From 1617685a77acba129dcbc12ab5d9c20ae230ae69 Mon Sep 17 00:00:00 2001
From: =?UTF-8?q?Micha=C3=ABl=20Benesty?=
 <pommedeterresautee@users.noreply.github.com>
Date: Fri, 29 Jul 2022 18:46:06 +0200
Subject: [PATCH] fix: fix types in example 06 (#587)

---
 examples/06_splitK_gemm/splitk_gemm.cu | 17 +++++++----------
 1 file changed, 7 insertions(+), 10 deletions(-)

diff --git a/examples/06_splitK_gemm/splitk_gemm.cu b/examples/06_splitK_gemm/splitk_gemm.cu
index 03e60788..a7f27052 100644
--- a/examples/06_splitK_gemm/splitk_gemm.cu
+++ b/examples/06_splitK_gemm/splitk_gemm.cu
@@ -55,7 +55,7 @@ composed from lower level ones. Multiple thread-tiles (tile size each thread com
 to form warp-tiles (tile size each warp computes) and multiple warp tiles can be used to compute
 threadblock-tile (tile size computed by a threadblock).
 
-In thie example, we split variable initialization into
+In this example, we split variable initialization into
 1. Setting up data properties : describes how matrices are laid out in the memory and how the kernel
 can view them (logical to physical mapping)

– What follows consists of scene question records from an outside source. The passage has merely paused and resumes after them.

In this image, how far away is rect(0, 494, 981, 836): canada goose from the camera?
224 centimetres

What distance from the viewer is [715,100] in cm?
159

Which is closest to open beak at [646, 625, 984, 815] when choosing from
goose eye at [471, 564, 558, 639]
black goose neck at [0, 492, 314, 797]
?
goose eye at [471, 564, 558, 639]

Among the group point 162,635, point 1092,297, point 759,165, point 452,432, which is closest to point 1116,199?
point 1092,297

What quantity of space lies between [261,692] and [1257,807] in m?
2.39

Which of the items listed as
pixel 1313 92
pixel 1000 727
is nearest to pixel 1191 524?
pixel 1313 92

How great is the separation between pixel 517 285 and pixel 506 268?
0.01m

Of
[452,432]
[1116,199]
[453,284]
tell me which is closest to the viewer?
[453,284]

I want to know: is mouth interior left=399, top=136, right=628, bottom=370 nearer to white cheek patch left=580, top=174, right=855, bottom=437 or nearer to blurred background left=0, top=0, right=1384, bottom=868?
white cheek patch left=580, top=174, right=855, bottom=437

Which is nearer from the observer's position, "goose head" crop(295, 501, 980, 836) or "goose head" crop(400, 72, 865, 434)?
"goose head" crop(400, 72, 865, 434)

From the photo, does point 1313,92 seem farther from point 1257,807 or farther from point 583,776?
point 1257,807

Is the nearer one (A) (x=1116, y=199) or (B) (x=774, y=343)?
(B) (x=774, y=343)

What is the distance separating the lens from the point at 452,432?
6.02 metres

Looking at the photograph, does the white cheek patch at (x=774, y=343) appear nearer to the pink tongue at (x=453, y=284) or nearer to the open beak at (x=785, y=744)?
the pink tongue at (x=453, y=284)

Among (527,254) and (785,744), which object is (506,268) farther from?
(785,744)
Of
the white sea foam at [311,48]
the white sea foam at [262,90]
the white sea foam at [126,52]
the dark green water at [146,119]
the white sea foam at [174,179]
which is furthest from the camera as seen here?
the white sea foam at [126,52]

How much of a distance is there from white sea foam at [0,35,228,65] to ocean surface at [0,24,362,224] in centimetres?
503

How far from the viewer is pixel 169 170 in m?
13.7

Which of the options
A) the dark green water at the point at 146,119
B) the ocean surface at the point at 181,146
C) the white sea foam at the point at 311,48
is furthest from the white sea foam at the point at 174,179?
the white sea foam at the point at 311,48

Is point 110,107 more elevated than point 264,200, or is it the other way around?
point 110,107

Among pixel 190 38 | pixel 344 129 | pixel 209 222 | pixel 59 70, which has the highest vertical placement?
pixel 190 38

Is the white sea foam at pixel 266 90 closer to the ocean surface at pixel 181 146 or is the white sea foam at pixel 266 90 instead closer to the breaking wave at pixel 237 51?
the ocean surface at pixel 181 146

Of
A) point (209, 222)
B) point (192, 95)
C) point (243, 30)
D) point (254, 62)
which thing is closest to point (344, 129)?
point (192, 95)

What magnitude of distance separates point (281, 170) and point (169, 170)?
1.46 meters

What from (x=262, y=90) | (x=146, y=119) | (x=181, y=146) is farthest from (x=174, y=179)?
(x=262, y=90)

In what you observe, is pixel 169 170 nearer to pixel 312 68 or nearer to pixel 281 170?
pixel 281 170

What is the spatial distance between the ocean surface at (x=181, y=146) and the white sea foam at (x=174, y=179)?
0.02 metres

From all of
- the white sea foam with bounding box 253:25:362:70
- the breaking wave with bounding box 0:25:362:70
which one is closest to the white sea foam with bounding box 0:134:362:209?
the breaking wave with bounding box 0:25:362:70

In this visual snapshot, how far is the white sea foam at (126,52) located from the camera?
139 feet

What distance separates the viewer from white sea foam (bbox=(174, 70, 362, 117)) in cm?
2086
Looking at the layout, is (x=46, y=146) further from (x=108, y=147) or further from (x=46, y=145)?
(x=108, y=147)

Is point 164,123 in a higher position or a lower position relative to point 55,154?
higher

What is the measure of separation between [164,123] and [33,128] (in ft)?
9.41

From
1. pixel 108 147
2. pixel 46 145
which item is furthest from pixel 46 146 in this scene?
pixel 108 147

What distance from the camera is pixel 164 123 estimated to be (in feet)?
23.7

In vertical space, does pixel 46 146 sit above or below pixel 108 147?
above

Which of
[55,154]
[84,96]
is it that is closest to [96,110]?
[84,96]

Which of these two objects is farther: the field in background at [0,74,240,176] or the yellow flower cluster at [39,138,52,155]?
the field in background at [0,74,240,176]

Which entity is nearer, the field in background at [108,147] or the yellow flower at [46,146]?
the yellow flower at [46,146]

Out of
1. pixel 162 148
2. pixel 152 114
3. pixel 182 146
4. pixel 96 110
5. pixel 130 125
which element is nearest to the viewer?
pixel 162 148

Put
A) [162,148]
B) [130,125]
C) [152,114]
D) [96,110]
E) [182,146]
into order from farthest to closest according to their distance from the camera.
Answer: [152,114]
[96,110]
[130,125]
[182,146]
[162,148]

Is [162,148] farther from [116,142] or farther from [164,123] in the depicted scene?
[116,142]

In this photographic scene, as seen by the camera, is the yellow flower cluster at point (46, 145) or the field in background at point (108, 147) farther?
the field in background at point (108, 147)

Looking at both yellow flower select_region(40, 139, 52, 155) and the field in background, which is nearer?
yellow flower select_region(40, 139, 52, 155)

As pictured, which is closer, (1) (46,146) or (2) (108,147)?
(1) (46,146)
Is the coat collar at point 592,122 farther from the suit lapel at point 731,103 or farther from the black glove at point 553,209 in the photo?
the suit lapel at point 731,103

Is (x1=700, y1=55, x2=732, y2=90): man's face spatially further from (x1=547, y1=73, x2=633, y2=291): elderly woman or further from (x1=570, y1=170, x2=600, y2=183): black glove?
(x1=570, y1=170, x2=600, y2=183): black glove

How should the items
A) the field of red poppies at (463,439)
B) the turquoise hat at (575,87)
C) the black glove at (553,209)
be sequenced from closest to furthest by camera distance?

 2. Setting up computation properties : describes how the above set matrices will be used to compute
@@ -74,10 +74,10 @@ ElementAccumulator (float), ElementComputeEpilogue (float), ElementInputA (cutla
 ElementInputB (cutlass::half_t), ElementOutput (float). Communicating just the data type is not
 enough. As the data is laid out linearly in memory, we have to convey the layout of matrices. We do
 that by initializing template variable LayoutInputA to column major cutlass variable, LayoutInputB
-to row major and LayoutOutput to row major. Next, we setup rules to comptue alpha * X + beta * C
+to row major and LayoutOutput to row major. Next, we setup rules to compute alpha * X + beta * C
 which is called epilogue of the kernel. We initialize template variable EpilogueOp, which takes the
-data type of output ElementOutput (int32_t), the number of elements per vector memory access (16),
-data type of accumulator (int32_t) and data type of computation of linear combination (alpha * X +
+data type of output ElementOutput (float), the number of elements per vector memory access (16),
+data type of accumulator (float) and data type of computation of linear combination (alpha * X +
 beta * C).
 
 Now that we setup the properties of data, we have to setup properties of computation.
@@ -85,7 +85,7 @@ Now that we setup the properties of data, we have to setup properties of computa
 Second, we create template variables of tile sizes for thread-block, warp and mma-op to 128x128x32,
 64x64x4, 8x8x4 (MxNxK) respectively. When passed to instantiate CUTLASS GEMM kernel, it internally
 deduce the amount of threads needed per thread-block, amount of shared memory, storing data in
-bank-conflict free manner, and ton of other variables required to compose, intialize and launch a
+bank-conflict free manner, and ton of other variables required to compose, initialize and launch a
 high performance GEMM kernel. This is the beauty of CUTLASS, it relieves developer from
 understanding and coding complicated hardware optimizations which can easily go wrong.
 
@@ -95,7 +95,7 @@ is done which threadblock launched on an SM, CUDA SM architecture of GPU you wan
 These are all put together to create a template variable which describes CUTLASS GEMM kernel using
 cutlass::gemm::device::GemmSplitKParallel template.
 
-The next step is to intialize physical data, instantiate and initialize CUTLASS kernel and run it.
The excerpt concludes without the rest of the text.